◆ Exercises ◆
1 - Answer these questions using the article on The Olsen Gang, one answer a line:
(a) Who directed the film?
(b) How much is the golden statue worth?
(c) Where do the police catch Egon at the end?
2 - Write what comes next in the article on The Olsen Gang, starting after its final sentence.

The Olsen Gang () is a 1968 Danish comedy film directed by Erik Balling and starring Ove Sprogøe, Morten Grunwald, and Poul Bundgaard. This was the first film in the Olsen-banden-series.

Plot
The plot involves the Olsen Gang as they plan to become millionaires. The film starts by Egon being arrested for trying to rob a store, while the others, Kjeld and Benny, run away. After Egon is set free, the gang plan on stealing a golden statue which is worth 12 million. After some planning, the gang sets the plan in action and steal the golden statue. On their way to the airport, their car runs out of gas and the police come take the car (with the statue in it). Constantly chased by Mortensen, they manage to get the statue back and hide it in Kjeld's daughter's pram. Unfortunately, Kjeld's wife Yvonne is mad at Kjeld for letting the family wait at the airport, as well as leaving the pram outside on the sidewalk and takes it away and plans on going back to her mother.

The gang now chases after Yvonne (with Mortensen on their tail) and finally succeed on getting the pram back. After almost getting caught, Egon makes a little speech, just before he realizes that the statue is not in the pram. Egon goes mad and leaves Benny and Kjeld behind while he chases after Yvonne. Kjeld and Benny however walk back home with the pram. It then turns out that Yvonne didn't go to her mother after all but came back to Kjeld while Benny is driven home by Ulla. Egon is caught by the police on the ferry where Yvonne was supposed to be.

◆ Given records ◆
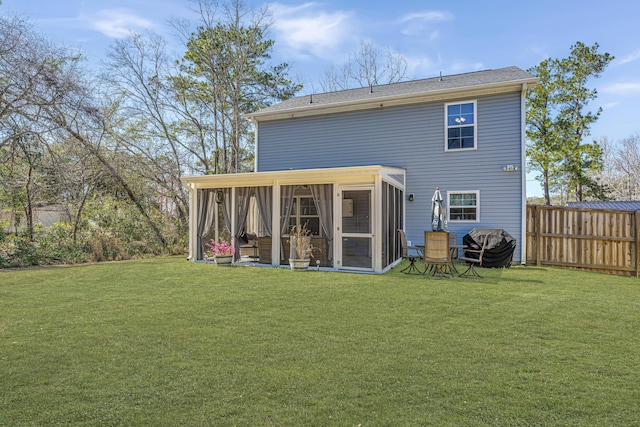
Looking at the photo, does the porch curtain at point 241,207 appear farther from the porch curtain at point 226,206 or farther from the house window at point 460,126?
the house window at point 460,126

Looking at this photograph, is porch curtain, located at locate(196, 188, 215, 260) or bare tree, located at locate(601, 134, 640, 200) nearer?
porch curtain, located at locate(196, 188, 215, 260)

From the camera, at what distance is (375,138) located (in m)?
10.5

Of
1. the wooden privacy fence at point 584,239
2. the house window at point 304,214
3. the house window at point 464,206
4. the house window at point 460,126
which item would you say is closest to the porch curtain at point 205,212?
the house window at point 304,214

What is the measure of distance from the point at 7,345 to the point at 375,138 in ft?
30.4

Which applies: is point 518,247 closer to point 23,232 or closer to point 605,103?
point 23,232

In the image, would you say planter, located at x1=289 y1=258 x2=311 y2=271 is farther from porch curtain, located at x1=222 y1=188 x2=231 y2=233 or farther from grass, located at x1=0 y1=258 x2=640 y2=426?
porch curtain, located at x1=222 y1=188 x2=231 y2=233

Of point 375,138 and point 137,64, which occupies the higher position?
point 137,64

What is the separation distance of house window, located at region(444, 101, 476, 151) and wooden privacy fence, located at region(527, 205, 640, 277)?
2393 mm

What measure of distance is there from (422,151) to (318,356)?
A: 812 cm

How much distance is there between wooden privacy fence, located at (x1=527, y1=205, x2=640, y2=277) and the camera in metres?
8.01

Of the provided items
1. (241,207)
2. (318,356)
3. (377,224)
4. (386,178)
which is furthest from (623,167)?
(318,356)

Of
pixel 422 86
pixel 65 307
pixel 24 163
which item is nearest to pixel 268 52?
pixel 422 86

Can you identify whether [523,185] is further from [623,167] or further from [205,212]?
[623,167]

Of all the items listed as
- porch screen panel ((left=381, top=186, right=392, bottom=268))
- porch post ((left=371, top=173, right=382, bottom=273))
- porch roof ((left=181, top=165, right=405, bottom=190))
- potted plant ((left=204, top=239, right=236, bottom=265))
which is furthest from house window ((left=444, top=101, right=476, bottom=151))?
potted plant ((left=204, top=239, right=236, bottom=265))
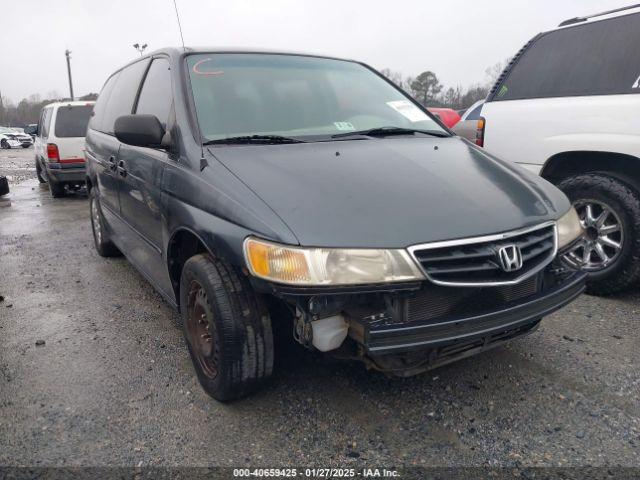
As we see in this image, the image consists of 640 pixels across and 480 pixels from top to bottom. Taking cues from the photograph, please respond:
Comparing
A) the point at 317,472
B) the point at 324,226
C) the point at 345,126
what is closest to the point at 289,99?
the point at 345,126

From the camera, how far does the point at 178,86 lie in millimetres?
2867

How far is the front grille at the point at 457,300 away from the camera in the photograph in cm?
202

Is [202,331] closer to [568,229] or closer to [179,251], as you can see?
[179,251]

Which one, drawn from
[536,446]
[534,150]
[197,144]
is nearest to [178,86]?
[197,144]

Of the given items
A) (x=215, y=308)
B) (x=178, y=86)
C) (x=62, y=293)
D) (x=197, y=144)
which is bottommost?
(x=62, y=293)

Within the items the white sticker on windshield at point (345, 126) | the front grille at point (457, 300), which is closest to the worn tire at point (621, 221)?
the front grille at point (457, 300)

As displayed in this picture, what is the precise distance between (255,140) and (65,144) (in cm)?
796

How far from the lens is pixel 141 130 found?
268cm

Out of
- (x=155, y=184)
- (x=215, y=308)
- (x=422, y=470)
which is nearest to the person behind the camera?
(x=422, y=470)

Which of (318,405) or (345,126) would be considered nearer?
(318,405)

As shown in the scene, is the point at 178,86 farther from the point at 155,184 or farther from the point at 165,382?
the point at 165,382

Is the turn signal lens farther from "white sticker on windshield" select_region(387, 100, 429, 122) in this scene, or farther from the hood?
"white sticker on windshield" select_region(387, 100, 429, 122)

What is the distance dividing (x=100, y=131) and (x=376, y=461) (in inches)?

◆ Responses to the exercise ◆
1 -
(a) Erik Balling
(b) 12 million
(c) On the ferry where Yvonne was supposed to be

2 -
Two years later Egon is released and the gang continues to break the law by selling bananas outside the Copenhagen government building.

Cast

 Ove Sprogøe as Egon Olsen
 Morten Grunwald as Benny Frandsen
 Poul Bundgaard as Kjeld Jensen
 Peter Steen as Inspector Mortensen
 Jes Holtsø as Børge Jensen
 Kirsten Walther as Yvonne Jensen
 Poul Reichhardt as Police chief
 Lotte Tarp as Ulla: Benny's girlfriend who is a pornographic actor.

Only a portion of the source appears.